No último sábado (8), um grupo de um pouco mais de 40 pessoas desceu a escadaria da Catedral da Sé, no centro da cidade de São Paulo, o hino nacional começou a tocar na caixa de som com rodinhas empurrada por um homem fantasiado de Coringa. Atrás dele, debaixo de uma chuva leve, pessoas levantavam cartazes contra as vacinas da covid-19 e o passaporte sanitário.


Alguns pedestres, ao entenderem o tema da manifestação se manisfestaram gritando "Fora Bolsonaro!", recebendo resposta "Vai se vacinar, comunista!"  Desde que a Anvisa autorizou, em dezembro de 2021, a vacinação de crianças de 5 a 11 anos, grupos de direita se mobilizaram amplamente para pressionar os órgãos de saúde contra a medida. Inicialmente o ministro da Saúde, Marcelo Queiroga, defendeu a exigência de receita médica para a vacinação infantil, até recuar por cobranças de agilidade da parte de especialistas, secretários de Saúde e governadores.


No aplicativo Telegram, que concentra uma fatia generosa de grupos virtuais bolsonaristas e antivacinas, correntes contra a imunização de crianças foram disparadas diariamente para milhares de usuários.
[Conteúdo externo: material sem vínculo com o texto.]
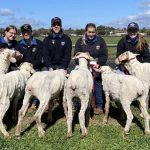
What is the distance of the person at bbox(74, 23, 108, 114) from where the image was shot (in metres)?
11.4

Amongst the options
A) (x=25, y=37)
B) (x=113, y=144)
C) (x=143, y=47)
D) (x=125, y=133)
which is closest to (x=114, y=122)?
(x=125, y=133)

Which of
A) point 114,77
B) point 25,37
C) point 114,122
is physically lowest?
point 114,122

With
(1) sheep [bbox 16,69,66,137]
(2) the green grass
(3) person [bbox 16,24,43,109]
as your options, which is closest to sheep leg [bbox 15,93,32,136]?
(1) sheep [bbox 16,69,66,137]

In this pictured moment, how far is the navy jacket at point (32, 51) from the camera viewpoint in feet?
38.7

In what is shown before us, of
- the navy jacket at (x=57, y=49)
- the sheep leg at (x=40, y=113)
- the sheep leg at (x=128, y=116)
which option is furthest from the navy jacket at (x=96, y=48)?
the sheep leg at (x=40, y=113)

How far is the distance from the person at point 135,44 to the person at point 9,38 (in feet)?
11.4

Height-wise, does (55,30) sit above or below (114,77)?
above

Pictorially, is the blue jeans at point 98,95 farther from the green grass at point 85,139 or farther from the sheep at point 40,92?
the sheep at point 40,92

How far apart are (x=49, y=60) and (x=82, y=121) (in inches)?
133

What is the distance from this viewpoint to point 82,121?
9.05m

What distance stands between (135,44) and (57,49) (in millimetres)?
2499

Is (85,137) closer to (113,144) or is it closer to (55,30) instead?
(113,144)

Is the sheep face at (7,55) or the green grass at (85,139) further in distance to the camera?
the sheep face at (7,55)

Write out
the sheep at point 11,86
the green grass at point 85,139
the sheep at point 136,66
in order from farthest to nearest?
the sheep at point 136,66 → the sheep at point 11,86 → the green grass at point 85,139
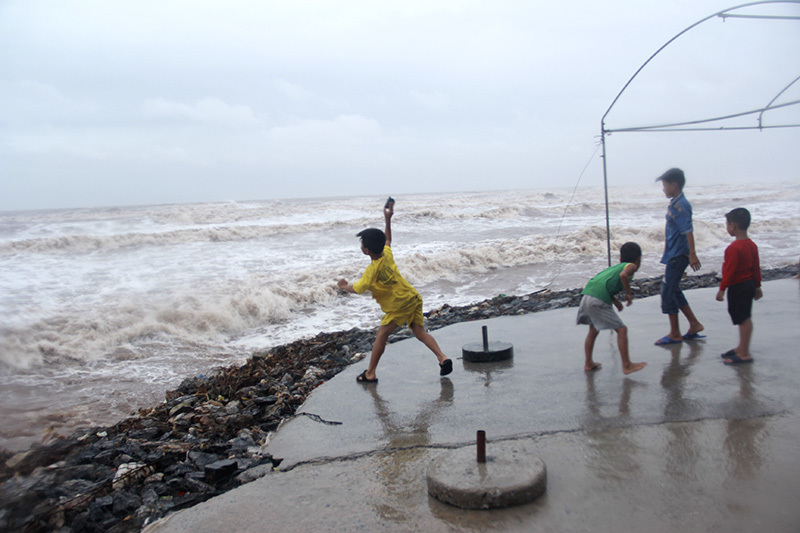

Na sexta-feira (7), em São Paulo, os gritos contra a autorização do uso da vacina da covid-19 em crianças se materializaram na Praça de Sé.


Conhecido nas redes bolsonaristas como "JK", John Kage, 48, foi uma das principais vozes do movimento na internet e um dos articuladores do encontro. Na Praça da Sé, foi abordado por praticamente todos os presentes, que o acompanham pelas redes sociais.


"Sou um soldado de Deus", respondeu o consultor ao ser perguntado sobre sua ocupação, e depois revelou também ser consultor de negócios. Nos últimos meses, ele e um grupo de amigos ajudaram a organizar outros eventos bolsonaristas na cidade. Apesar de não ser profissional da saúde, fala como se tivesse alguma autoridade no tema. Quem estava ao redor parecia confiar em seus pareceres.


O "Coringa Reaça",  o homem fantasiado de Coringa explicou as intenções do grupo. "Não somos negacionistas", alegou Renato do Nascimento, 44, comerciante. "Não somos contra as vacinas, somos a favor da liberdade e do direito de escolha."